Re: [Fwd: Title IX Case]

Date: Tue Apr 11 2000 - 11:00:29 EDT

What I see here is not regarding number of girls versus number of boys
participating, but instead the issue of complaint appears to be unequal

Would it be acceptable in this case for the District to resolve the case by
not adding anything for the girls, still forcing them to play at the
elementary school, but by removing the boys' dugout, lights, bleachers,
etc.. (that they probably actually *worked* for, if that means anything we all remember Lazy and Lazier Daniels v. Merritt Island?)? If
they removed these things for the boys, and forced the boys to play at an
elementary school as well, would this be an acceptable solution under this
complaint? If so, the question which I have asked now a total of nineteen
times to the ladies and gentlemen of this group reoccurs; who wins?

While I understand Mr. Lawrence's desire to increase opportunities for his
girls and not to "take anything away from the boys," I would be willing to
place a wager here and now that this is exactly what will happen. That's
the same thing that Jessica "Nit" and Jennifer "Wit" Daniels said as they
watched the boys' things that the boys *worked* for (there's that concept
of *work* again) being hauled off.

In my estimation the boys would not win, nor would the girls.

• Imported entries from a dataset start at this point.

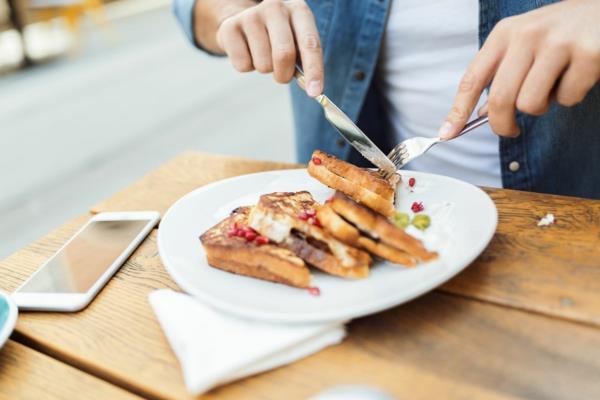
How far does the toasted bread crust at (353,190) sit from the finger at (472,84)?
0.17 m

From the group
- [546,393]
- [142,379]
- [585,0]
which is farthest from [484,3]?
[142,379]

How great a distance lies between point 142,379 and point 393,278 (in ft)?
1.14

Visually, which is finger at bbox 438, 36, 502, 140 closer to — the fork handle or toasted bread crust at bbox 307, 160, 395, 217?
the fork handle

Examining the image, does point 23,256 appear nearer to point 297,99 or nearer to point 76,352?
point 76,352

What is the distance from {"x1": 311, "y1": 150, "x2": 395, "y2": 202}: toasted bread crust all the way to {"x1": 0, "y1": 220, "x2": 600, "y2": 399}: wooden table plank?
23cm

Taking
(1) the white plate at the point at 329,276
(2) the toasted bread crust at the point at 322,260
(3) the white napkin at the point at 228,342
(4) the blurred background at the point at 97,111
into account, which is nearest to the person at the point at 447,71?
(1) the white plate at the point at 329,276

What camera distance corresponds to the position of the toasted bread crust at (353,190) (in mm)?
894

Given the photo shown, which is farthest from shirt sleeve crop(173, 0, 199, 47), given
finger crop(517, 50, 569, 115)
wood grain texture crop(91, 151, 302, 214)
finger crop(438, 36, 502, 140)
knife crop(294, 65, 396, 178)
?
finger crop(517, 50, 569, 115)

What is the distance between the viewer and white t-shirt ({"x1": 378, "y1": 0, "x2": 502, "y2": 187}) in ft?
4.43

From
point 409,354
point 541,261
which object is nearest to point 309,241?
point 409,354

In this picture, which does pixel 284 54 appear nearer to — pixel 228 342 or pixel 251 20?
pixel 251 20

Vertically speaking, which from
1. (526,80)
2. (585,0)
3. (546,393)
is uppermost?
(585,0)

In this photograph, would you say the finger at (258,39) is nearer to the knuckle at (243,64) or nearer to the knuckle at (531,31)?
the knuckle at (243,64)

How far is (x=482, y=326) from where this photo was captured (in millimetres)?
696
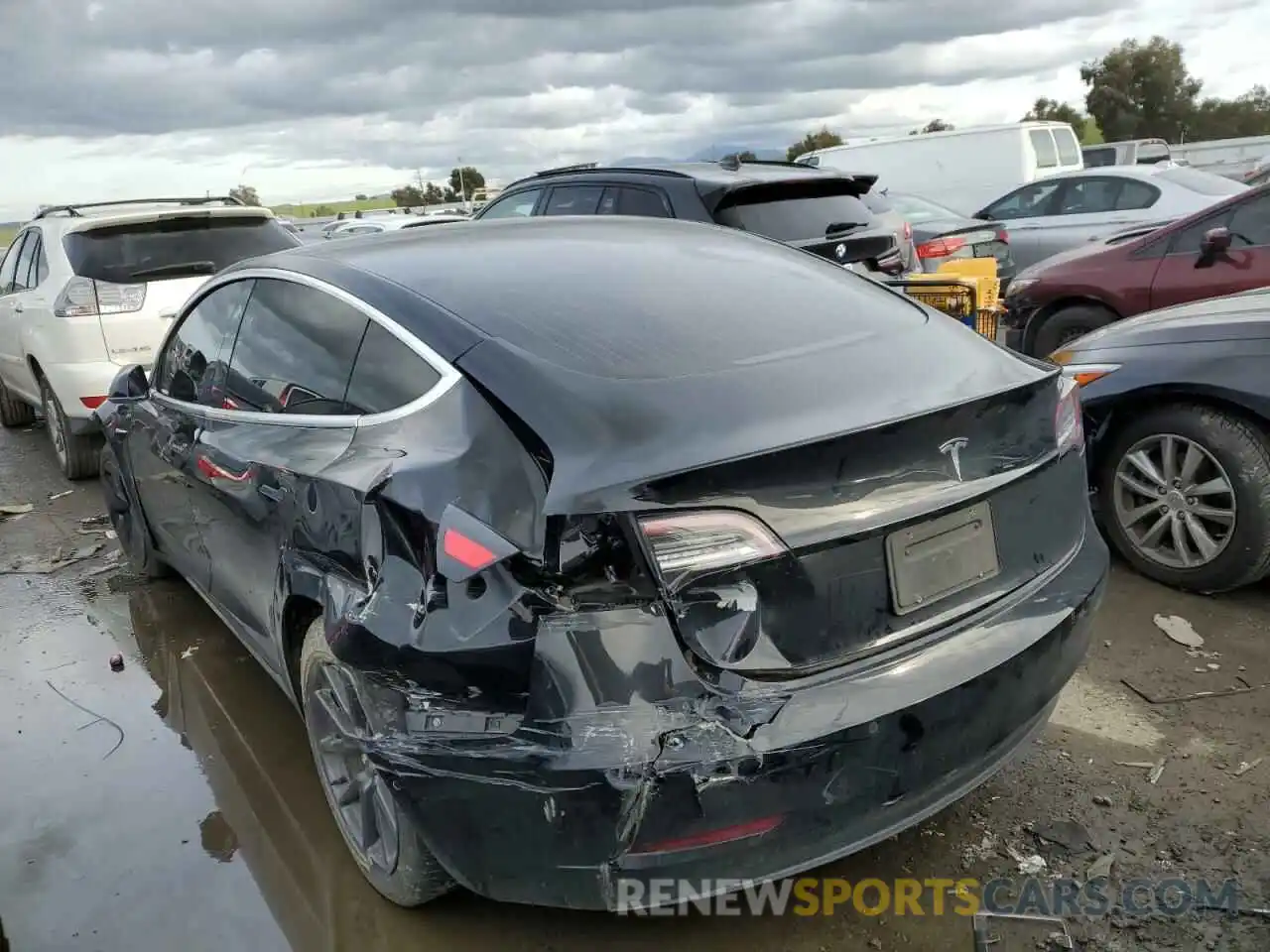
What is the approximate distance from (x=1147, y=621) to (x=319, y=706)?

Things would
be just as bad for the girls as they are now, but it would be equally as
bad for the boys so things would be equal and Title IX would be satisfied.
If the boys don't win, and the girls don't win, then the only people who do
win are the retained attorneys and the bean counters and I, for one, don't
give a flying ahem.."dern" about them. I care about boys and girls, not
some wealthy attorney. (Sounds strange coming from someone who is going to
law school in a few years...LOL!!)

Amber V. DeWine


> School District Sued Over Title IX
> Reported by: Lynn Giroud
> Web produced by: Fred Slezak
> 3/24/00 5:01:33 PM
> It's a common site this time of year, girl's softball on a springtime
> afternoon. But, the Lady Rebels of Boone County High were battling more
> than their opponent. They were fighting what they said was inequity.
> A group of parents filed a federal lawsuit Friday alleging the Boone
> School District was violating Title IX by failing to provide equal
> opportunities for girls to participate in school-sponsored athletics.
> "It's not a situation where we want to take anything away from the boys,"
> said Edward Lawrence, father of one of the girls. "We're trying to make
> things equitable for the girls."
> The girls softball field is not at the high school, it's a few miles
> behind Collins Elementary.
> The boys' baseball field at the high school had dugouts, lights,
> and an electronic scoreboard. It's right next to a new football field
> a
> press box and new lights.
> The girls' field didn't even have access to a locker room or bathrooms.
> There was no girls' JV team, so these parents said, there's less
> opportunity
> for girls to make it onto the team.
> The boys get other perks, as well, like uniforms that are paid for and
> busses to ride to games. Parents have to drive the girls to practice and
> their games.
> School Superintendent Bryan Blavatt said the district has been fair to
> girls.
> "We've gone beyond what's required, taken an affirmative step to try and
> provide everything we can, not just because of Title IX, but because
> is a real concern of mine."
> Blavatt said the district has been working on finding an alternate site
> a new softball field. He said the lawsuit is without merit.
> The attorneys who filed the suit have dealt with these issues throughout
> the
> country, and of the 50 Title IX cases brought to court in the past eight
> years, the plaintiffs have won in every case.